# Do this
Could you repeat the rows from the very first line through the line that has "which item is", swapping "carpet flooring" for "hardwood flooring" and leaving all else unchanged?

[START OF Data to process]

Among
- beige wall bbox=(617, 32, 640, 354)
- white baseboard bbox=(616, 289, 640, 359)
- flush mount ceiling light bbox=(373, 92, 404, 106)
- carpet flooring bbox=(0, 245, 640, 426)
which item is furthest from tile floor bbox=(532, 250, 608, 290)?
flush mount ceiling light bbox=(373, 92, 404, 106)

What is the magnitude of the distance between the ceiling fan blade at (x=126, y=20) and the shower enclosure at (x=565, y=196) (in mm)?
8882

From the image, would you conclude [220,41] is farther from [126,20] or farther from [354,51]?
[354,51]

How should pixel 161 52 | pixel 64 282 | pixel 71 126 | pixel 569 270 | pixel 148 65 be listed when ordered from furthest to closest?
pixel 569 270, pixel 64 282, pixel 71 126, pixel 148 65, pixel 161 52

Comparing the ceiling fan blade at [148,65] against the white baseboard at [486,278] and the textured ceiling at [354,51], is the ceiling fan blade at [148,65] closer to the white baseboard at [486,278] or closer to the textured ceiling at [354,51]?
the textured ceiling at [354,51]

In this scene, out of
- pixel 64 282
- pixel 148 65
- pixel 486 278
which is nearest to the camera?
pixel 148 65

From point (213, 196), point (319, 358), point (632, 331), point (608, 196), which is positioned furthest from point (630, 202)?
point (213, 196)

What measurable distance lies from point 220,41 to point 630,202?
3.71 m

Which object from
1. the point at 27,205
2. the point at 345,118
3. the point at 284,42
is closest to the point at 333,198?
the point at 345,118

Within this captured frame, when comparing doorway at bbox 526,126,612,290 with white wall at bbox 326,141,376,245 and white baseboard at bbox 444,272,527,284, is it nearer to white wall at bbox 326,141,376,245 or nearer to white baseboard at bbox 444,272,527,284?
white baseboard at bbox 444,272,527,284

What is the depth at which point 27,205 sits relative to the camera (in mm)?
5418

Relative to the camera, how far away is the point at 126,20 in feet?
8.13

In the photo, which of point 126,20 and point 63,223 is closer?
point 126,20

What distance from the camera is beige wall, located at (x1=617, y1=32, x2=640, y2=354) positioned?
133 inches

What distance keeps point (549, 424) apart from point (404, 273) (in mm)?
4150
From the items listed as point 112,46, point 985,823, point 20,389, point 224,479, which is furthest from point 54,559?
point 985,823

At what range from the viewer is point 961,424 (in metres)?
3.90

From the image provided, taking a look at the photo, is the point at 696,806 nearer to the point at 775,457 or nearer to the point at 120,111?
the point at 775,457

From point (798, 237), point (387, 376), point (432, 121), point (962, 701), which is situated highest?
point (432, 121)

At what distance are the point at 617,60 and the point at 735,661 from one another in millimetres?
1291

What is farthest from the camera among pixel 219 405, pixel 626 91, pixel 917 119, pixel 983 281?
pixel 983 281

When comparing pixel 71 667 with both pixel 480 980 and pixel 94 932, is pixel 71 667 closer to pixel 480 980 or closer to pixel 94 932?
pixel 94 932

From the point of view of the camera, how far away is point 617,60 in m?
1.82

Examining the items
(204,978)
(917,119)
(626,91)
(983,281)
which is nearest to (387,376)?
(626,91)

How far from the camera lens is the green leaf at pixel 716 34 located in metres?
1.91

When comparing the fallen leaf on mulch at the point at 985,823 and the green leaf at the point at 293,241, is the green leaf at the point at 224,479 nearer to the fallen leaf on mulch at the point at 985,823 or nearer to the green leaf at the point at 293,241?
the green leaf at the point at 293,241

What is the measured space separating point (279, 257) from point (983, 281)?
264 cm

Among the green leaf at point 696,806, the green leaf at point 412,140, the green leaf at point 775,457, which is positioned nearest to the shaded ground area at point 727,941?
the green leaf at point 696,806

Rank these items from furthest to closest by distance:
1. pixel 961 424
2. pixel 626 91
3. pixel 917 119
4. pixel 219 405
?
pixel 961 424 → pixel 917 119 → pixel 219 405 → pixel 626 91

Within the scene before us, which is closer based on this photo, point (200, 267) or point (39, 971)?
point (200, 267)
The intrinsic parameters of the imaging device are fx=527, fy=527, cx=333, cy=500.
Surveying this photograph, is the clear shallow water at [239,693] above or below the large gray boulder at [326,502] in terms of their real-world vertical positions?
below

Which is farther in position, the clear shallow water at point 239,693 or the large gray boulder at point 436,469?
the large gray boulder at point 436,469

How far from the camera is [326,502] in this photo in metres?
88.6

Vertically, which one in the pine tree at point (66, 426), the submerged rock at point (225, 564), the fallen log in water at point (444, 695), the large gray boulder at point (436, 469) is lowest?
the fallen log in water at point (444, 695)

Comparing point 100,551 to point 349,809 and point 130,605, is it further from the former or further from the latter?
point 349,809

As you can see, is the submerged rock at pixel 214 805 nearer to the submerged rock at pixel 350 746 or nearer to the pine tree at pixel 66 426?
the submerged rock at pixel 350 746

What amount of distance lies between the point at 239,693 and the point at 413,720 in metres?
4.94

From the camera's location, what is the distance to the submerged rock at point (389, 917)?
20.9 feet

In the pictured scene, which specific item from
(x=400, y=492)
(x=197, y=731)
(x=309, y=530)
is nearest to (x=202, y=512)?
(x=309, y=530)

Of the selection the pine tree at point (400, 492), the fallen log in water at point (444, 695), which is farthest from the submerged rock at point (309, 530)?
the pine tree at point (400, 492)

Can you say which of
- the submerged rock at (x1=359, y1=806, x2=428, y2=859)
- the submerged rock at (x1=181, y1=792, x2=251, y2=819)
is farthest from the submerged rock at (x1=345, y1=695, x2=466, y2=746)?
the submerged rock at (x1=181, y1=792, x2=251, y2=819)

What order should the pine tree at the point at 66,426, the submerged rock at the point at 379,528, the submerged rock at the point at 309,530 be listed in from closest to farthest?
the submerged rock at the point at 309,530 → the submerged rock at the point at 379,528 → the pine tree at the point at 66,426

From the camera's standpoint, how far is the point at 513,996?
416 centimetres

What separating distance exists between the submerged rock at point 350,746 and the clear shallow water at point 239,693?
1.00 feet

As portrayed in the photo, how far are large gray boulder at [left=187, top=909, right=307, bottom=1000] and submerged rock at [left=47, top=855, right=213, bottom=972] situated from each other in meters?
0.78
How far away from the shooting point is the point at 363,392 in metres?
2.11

[END OF Data to process]

# Finished answer
Among
- beige wall bbox=(617, 32, 640, 354)
- white baseboard bbox=(616, 289, 640, 359)
- flush mount ceiling light bbox=(373, 92, 404, 106)
- hardwood flooring bbox=(0, 245, 640, 426)
which item is furthest from tile floor bbox=(532, 250, 608, 290)?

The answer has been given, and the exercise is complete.